## INFORMATION GIVEN
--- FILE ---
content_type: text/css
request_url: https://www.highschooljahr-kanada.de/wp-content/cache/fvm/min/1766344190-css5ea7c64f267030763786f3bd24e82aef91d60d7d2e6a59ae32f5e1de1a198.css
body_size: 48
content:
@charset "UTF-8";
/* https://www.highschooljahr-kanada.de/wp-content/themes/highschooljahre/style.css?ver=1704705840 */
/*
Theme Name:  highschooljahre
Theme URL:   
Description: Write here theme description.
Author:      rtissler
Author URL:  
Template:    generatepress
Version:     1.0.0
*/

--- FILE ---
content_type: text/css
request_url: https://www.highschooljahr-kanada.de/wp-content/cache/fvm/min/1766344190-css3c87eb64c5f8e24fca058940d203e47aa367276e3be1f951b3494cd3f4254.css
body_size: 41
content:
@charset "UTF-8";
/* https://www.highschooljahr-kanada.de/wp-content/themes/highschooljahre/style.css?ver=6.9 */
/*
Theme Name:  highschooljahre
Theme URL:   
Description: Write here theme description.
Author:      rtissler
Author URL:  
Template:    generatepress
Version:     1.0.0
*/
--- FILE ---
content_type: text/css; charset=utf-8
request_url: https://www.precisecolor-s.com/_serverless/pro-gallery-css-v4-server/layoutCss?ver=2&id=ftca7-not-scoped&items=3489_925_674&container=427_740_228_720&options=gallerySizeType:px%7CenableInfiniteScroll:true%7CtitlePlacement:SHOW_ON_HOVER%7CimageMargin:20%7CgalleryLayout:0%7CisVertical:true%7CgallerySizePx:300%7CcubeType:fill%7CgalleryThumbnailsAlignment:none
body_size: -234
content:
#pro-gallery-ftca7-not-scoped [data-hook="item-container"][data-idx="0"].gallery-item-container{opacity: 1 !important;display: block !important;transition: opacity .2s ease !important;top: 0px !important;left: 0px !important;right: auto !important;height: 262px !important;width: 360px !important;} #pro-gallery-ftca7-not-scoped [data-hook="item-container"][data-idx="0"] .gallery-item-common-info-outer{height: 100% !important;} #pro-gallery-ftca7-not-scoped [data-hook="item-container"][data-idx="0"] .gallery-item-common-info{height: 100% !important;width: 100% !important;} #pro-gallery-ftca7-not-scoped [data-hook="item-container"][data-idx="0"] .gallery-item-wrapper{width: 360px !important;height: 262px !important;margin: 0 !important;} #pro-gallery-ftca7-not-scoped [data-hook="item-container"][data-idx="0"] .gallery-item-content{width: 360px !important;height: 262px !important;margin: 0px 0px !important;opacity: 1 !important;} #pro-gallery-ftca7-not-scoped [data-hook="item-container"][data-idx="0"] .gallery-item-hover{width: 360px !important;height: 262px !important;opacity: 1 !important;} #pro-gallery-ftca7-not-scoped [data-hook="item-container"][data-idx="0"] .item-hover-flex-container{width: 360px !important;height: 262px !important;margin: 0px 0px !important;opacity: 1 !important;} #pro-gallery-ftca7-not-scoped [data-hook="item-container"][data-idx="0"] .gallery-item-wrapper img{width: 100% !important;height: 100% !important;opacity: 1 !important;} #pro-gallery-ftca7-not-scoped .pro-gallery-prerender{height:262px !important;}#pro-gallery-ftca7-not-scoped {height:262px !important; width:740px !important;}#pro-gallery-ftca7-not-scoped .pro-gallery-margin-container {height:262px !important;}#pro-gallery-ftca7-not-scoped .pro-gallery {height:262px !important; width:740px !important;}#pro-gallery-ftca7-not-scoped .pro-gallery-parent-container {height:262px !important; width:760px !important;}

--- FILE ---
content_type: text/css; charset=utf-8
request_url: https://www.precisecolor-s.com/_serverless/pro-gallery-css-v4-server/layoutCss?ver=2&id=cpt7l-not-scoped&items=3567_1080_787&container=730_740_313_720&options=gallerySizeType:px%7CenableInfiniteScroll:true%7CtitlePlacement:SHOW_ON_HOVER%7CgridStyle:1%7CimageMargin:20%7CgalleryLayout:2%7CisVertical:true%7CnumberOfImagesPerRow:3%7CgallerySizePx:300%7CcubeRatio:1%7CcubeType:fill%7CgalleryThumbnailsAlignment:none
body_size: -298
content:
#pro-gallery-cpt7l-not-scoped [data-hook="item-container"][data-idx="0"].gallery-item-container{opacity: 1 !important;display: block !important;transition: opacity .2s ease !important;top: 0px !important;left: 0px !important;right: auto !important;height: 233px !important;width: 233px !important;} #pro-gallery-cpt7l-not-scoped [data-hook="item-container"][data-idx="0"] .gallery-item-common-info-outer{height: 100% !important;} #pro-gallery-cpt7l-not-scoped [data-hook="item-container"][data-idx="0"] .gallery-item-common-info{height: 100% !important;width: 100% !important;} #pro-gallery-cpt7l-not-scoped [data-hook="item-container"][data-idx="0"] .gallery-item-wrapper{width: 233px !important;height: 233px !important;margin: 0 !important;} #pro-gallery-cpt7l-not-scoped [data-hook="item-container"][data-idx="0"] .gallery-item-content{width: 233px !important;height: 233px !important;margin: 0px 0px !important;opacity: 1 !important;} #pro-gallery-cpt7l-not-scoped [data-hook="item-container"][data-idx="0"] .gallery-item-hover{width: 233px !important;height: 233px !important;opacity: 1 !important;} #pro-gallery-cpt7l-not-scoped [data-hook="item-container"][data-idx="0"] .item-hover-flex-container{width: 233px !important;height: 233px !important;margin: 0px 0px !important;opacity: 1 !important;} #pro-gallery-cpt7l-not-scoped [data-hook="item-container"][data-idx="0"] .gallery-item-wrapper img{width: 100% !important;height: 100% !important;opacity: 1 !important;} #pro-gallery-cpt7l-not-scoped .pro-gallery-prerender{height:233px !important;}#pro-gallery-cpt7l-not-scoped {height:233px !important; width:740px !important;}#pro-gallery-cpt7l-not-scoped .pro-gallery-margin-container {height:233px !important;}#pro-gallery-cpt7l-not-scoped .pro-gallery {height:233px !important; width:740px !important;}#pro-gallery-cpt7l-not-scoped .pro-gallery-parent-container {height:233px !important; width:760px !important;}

## ABOUT THIS EXERCISE
Every line above should be written out again, unchanged.

## SOLUTION FOR THIS EXERCISE
--- FILE ---
content_type: text/css
request_url: https://www.highschooljahr-kanada.de/wp-content/cache/fvm/min/1766344190-css5ea7c64f267030763786f3bd24e82aef91d60d7d2e6a59ae32f5e1de1a198.css
body_size: 48
content:
@charset "UTF-8";
/* https://www.highschooljahr-kanada.de/wp-content/themes/highschooljahre/style.css?ver=1704705840 */
/*
Theme Name:  highschooljahre
Theme URL:   
Description: Write here theme description.
Author:      rtissler
Author URL:  
Template:    generatepress
Version:     1.0.0
*/

--- FILE ---
content_type: text/css
request_url: https://www.highschooljahr-kanada.de/wp-content/cache/fvm/min/1766344190-css3c87eb64c5f8e24fca058940d203e47aa367276e3be1f951b3494cd3f4254.css
body_size: 41
content:
@charset "UTF-8";
/* https://www.highschooljahr-kanada.de/wp-content/themes/highschooljahre/style.css?ver=6.9 */
/*
Theme Name:  highschooljahre
Theme URL:   
Description: Write here theme description.
Author:      rtissler
Author URL:  
Template:    generatepress
Version:     1.0.0
*/
--- FILE ---
content_type: text/css; charset=utf-8
request_url: https://www.precisecolor-s.com/_serverless/pro-gallery-css-v4-server/layoutCss?ver=2&id=ftca7-not-scoped&items=3489_925_674&container=427_740_228_720&options=gallerySizeType:px%7CenableInfiniteScroll:true%7CtitlePlacement:SHOW_ON_HOVER%7CimageMargin:20%7CgalleryLayout:0%7CisVertical:true%7CgallerySizePx:300%7CcubeType:fill%7CgalleryThumbnailsAlignment:none
body_size: -234
content:
#pro-gallery-ftca7-not-scoped [data-hook="item-container"][data-idx="0"].gallery-item-container{opacity: 1 !important;display: block !important;transition: opacity .2s ease !important;top: 0px !important;left: 0px !important;right: auto !important;height: 262px !important;width: 360px !important;} #pro-gallery-ftca7-not-scoped [data-hook="item-container"][data-idx="0"] .gallery-item-common-info-outer{height: 100% !important;} #pro-gallery-ftca7-not-scoped [data-hook="item-container"][data-idx="0"] .gallery-item-common-info{height: 100% !important;width: 100% !important;} #pro-gallery-ftca7-not-scoped [data-hook="item-container"][data-idx="0"] .gallery-item-wrapper{width: 360px !important;height: 262px !important;margin: 0 !important;} #pro-gallery-ftca7-not-scoped [data-hook="item-container"][data-idx="0"] .gallery-item-content{width: 360px !important;height: 262px !important;margin: 0px 0px !important;opacity: 1 !important;} #pro-gallery-ftca7-not-scoped [data-hook="item-container"][data-idx="0"] .gallery-item-hover{width: 360px !important;height: 262px !important;opacity: 1 !important;} #pro-gallery-ftca7-not-scoped [data-hook="item-container"][data-idx="0"] .item-hover-flex-container{width: 360px !important;height: 262px !important;margin: 0px 0px !important;opacity: 1 !important;} #pro-gallery-ftca7-not-scoped [data-hook="item-container"][data-idx="0"] .gallery-item-wrapper img{width: 100% !important;height: 100% !important;opacity: 1 !important;} #pro-gallery-ftca7-not-scoped .pro-gallery-prerender{height:262px !important;}#pro-gallery-ftca7-not-scoped {height:262px !important; width:740px !important;}#pro-gallery-ftca7-not-scoped .pro-gallery-margin-container {height:262px !important;}#pro-gallery-ftca7-not-scoped .pro-gallery {height:262px !important; width:740px !important;}#pro-gallery-ftca7-not-scoped .pro-gallery-parent-container {height:262px !important; width:760px !important;}

--- FILE ---
content_type: text/css; charset=utf-8
request_url: https://www.precisecolor-s.com/_serverless/pro-gallery-css-v4-server/layoutCss?ver=2&id=cpt7l-not-scoped&items=3567_1080_787&container=730_740_313_720&options=gallerySizeType:px%7CenableInfiniteScroll:true%7CtitlePlacement:SHOW_ON_HOVER%7CgridStyle:1%7CimageMargin:20%7CgalleryLayout:2%7CisVertical:true%7CnumberOfImagesPerRow:3%7CgallerySizePx:300%7CcubeRatio:1%7CcubeType:fill%7CgalleryThumbnailsAlignment:none
body_size: -298
content:
#pro-gallery-cpt7l-not-scoped [data-hook="item-container"][data-idx="0"].gallery-item-container{opacity: 1 !important;display: block !important;transition: opacity .2s ease !important;top: 0px !important;left: 0px !important;right: auto !important;height: 233px !important;width: 233px !important;} #pro-gallery-cpt7l-not-scoped [data-hook="item-container"][data-idx="0"] .gallery-item-common-info-outer{height: 100% !important;} #pro-gallery-cpt7l-not-scoped [data-hook="item-container"][data-idx="0"] .gallery-item-common-info{height: 100% !important;width: 100% !important;} #pro-gallery-cpt7l-not-scoped [data-hook="item-container"][data-idx="0"] .gallery-item-wrapper{width: 233px !important;height: 233px !important;margin: 0 !important;} #pro-gallery-cpt7l-not-scoped [data-hook="item-container"][data-idx="0"] .gallery-item-content{width: 233px !important;height: 233px !important;margin: 0px 0px !important;opacity: 1 !important;} #pro-gallery-cpt7l-not-scoped [data-hook="item-container"][data-idx="0"] .gallery-item-hover{width: 233px !important;height: 233px !important;opacity: 1 !important;} #pro-gallery-cpt7l-not-scoped [data-hook="item-container"][data-idx="0"] .item-hover-flex-container{width: 233px !important;height: 233px !important;margin: 0px 0px !important;opacity: 1 !important;} #pro-gallery-cpt7l-not-scoped [data-hook="item-container"][data-idx="0"] .gallery-item-wrapper img{width: 100% !important;height: 100% !important;opacity: 1 !important;} #pro-gallery-cpt7l-not-scoped .pro-gallery-prerender{height:233px !important;}#pro-gallery-cpt7l-not-scoped {height:233px !important; width:740px !important;}#pro-gallery-cpt7l-not-scoped .pro-gallery-margin-container {height:233px !important;}#pro-gallery-cpt7l-not-scoped .pro-gallery {height:233px !important; width:740px !important;}#pro-gallery-cpt7l-not-scoped .pro-gallery-parent-container {height:233px !important; width:760px !important;}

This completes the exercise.